→ GIVEN EXERCISE:
Copy the data below word for word, everything from the line containing "In the given image, is" down to the end of the data, both ends included. Leave the pictures out of your answer.

→ PROVIDED DATA:
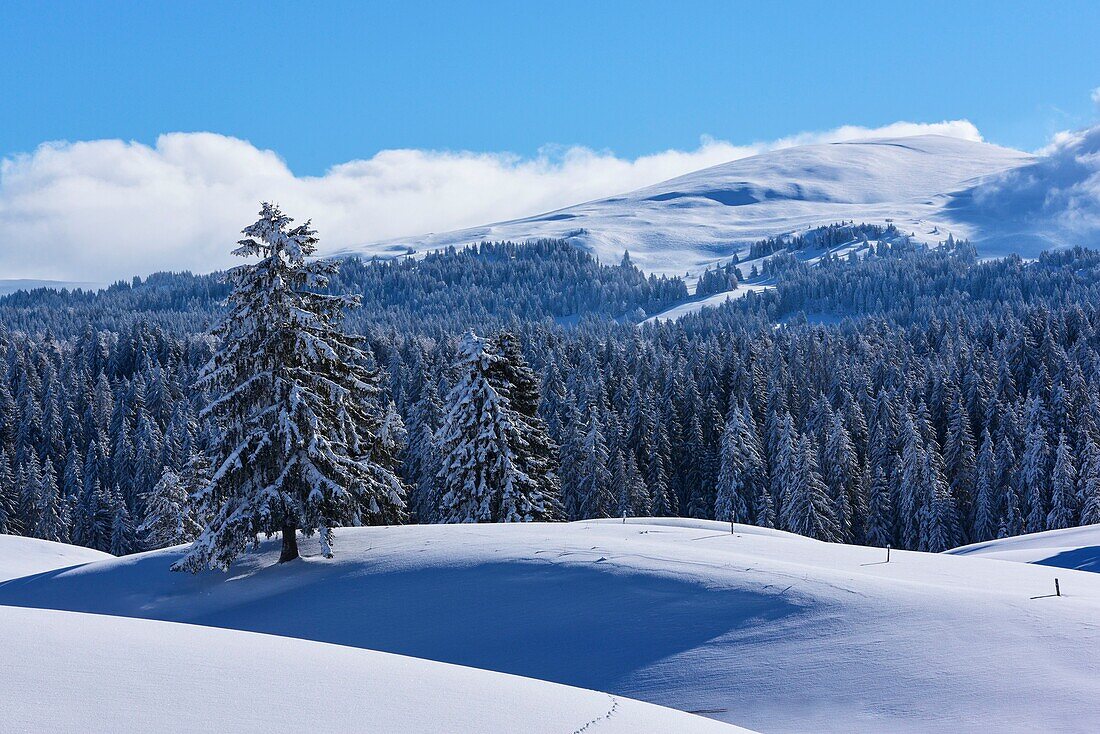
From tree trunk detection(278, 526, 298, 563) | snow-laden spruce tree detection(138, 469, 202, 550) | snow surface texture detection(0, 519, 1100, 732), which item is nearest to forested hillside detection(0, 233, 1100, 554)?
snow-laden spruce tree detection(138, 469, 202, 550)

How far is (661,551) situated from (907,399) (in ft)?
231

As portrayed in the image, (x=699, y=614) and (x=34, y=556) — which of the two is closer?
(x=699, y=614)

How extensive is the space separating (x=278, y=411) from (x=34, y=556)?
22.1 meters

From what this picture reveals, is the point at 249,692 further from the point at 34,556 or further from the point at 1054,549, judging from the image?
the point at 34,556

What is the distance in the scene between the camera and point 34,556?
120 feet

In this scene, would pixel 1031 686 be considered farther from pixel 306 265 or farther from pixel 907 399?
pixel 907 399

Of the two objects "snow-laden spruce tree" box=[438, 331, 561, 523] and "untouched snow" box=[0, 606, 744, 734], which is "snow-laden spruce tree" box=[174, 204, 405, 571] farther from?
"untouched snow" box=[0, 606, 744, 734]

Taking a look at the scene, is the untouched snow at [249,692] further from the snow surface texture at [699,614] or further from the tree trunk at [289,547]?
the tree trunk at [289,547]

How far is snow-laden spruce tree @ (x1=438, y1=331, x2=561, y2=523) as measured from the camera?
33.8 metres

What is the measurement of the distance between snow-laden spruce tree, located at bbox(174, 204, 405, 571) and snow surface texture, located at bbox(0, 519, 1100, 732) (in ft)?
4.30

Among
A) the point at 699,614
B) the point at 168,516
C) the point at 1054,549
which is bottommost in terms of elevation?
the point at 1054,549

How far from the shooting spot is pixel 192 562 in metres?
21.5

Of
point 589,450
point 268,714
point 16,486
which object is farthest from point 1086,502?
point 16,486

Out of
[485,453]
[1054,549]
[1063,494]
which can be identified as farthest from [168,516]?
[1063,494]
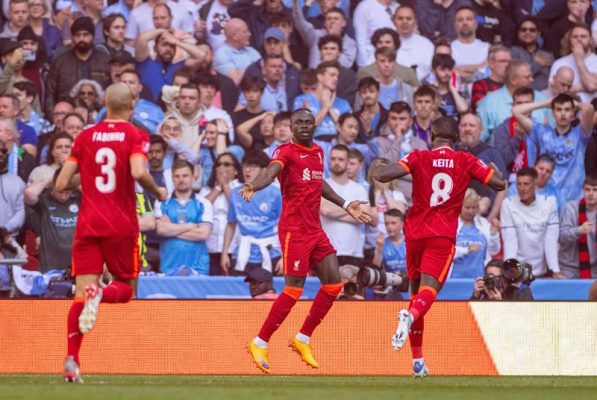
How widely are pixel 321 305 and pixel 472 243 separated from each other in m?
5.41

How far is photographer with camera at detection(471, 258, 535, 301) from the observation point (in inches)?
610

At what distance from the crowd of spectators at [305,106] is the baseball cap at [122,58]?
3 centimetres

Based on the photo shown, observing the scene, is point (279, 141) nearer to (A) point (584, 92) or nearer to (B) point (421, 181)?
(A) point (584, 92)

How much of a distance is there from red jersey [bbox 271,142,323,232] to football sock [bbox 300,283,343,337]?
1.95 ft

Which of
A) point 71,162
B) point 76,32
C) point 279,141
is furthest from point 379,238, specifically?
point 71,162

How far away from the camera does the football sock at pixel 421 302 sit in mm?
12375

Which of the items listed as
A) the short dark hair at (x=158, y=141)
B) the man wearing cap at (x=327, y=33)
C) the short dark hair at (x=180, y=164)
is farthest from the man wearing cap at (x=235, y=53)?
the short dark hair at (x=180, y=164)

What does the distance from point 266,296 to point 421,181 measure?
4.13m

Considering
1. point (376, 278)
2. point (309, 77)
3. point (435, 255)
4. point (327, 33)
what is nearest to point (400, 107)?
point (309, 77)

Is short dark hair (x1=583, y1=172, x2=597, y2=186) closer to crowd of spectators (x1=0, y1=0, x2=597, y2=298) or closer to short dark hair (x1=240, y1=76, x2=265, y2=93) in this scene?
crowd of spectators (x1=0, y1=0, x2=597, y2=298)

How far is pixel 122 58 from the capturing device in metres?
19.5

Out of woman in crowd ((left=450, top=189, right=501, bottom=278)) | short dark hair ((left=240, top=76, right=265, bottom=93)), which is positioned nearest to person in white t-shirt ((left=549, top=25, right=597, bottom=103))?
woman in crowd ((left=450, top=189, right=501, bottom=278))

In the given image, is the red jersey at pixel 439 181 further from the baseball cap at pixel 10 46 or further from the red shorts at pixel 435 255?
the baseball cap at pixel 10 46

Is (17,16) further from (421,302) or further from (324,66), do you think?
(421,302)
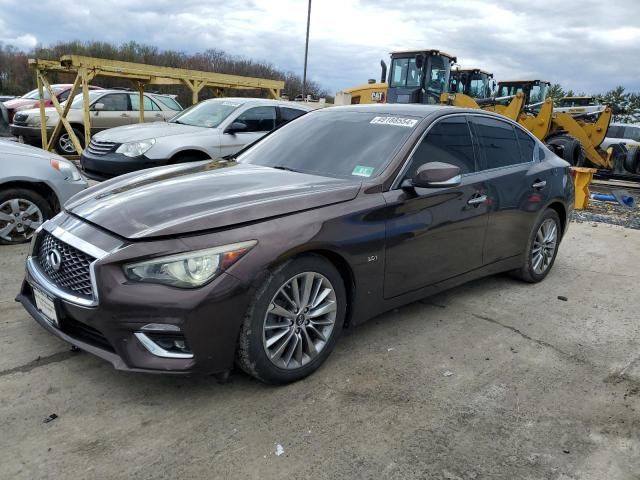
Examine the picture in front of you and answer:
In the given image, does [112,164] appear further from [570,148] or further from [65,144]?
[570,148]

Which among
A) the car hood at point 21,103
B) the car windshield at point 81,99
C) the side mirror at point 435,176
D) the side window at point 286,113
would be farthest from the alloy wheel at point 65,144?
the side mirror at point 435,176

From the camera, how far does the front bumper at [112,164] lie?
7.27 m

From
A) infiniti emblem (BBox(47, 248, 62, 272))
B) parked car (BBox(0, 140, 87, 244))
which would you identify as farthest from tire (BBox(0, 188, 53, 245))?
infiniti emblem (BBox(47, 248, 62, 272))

→ RESPONSE:
In the given image, is the red jersey at pixel 439 181 further from the baseball cap at pixel 10 46 or further from the red shorts at pixel 435 255?
the baseball cap at pixel 10 46

Is (17,16) further from (421,302) or further from (324,66), do you think?
(421,302)
Examine the picture in front of you and answer:
In the given image, does [112,164] appear further from [570,148] or further from [65,144]?
[570,148]

Which among
A) the car hood at point 21,103
B) the car windshield at point 81,99
C) the side mirror at point 435,176
D) the side window at point 286,113
would be farthest from the alloy wheel at point 65,144?
the side mirror at point 435,176

From the camera, how far does the front bumper at [112,164] lie?
7.27 m

From
A) infiniti emblem (BBox(47, 248, 62, 272))
B) parked car (BBox(0, 140, 87, 244))
which would you identify as farthest from tire (BBox(0, 188, 53, 245))?
infiniti emblem (BBox(47, 248, 62, 272))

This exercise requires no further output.